Skip to first unread message

sri

unread,

Jul 17, 2015, 12:24:54 AM7/17/15

to caffe...@googlegroups.com

Hi,

I'm training a network that does two tasks, I'm using a custom written data layer to read the image name, label 1 (a vector) and 2 (a single value). When training the network, it works fine with the batch size < 20, if not it pops an error stating "Check failed: status == CUBLAS_STATUS_SUCCESS (14 vs. 0) CUBLAS_STATUS_INTERNAL_ERROR" and crashes. I'm using ./build/tools/caffe train, and I'm not training in python.

Interesting thing to note is that I tried training another network where I just do simple fine-tuning classification task (just the 1 task), and this training works fine for all batch sizes. Has anyone encountered this issue before? or can someone help me figure out where I might've gone wrong?

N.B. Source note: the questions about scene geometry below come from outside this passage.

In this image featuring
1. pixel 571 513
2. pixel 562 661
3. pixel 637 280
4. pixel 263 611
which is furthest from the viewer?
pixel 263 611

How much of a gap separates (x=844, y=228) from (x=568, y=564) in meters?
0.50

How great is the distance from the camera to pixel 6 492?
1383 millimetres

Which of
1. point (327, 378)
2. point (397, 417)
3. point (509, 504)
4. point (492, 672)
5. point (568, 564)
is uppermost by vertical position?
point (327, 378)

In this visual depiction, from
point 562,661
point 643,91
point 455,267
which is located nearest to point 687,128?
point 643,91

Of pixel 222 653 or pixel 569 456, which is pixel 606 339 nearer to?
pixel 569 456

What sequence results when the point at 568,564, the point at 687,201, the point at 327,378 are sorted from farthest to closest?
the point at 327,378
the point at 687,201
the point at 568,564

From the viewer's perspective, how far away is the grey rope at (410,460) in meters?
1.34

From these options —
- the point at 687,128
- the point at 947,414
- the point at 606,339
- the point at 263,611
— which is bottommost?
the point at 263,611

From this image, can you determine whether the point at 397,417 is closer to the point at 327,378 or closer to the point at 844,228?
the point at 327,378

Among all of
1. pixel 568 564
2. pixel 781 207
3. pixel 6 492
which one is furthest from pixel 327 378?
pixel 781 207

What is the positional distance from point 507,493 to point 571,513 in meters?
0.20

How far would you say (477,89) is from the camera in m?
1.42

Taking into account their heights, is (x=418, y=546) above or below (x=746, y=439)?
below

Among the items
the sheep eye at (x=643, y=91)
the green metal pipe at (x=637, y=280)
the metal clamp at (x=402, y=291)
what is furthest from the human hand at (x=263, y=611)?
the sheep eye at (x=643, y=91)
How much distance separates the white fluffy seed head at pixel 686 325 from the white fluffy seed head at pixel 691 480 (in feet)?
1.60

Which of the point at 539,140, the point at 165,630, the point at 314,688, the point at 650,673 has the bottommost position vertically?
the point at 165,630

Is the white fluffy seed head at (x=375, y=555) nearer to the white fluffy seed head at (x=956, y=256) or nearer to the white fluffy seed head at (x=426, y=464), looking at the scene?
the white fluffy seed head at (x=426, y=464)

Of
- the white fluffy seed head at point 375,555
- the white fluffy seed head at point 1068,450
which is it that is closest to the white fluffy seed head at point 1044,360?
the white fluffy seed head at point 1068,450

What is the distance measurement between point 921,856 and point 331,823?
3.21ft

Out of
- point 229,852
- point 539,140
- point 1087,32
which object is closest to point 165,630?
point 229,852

More details: I use a custom written layer to read image names and labels from test file, it was modified from Image data layer in caffe. I have a 400 dimensional vector as label1 and a single value for label 2. I use softmax loss for both tasks, with a 400 individual (rather 400 dimensional?) softmax for one task. I also use the reshape layer in caffe in my network. I've verified that my labels are all integers >=0 (since I'm using a classification like approach, with a softmax).

If there is an error in any of my code, I'm curious why it works fine for a smaller batch size and then crash only for higher batch sizes?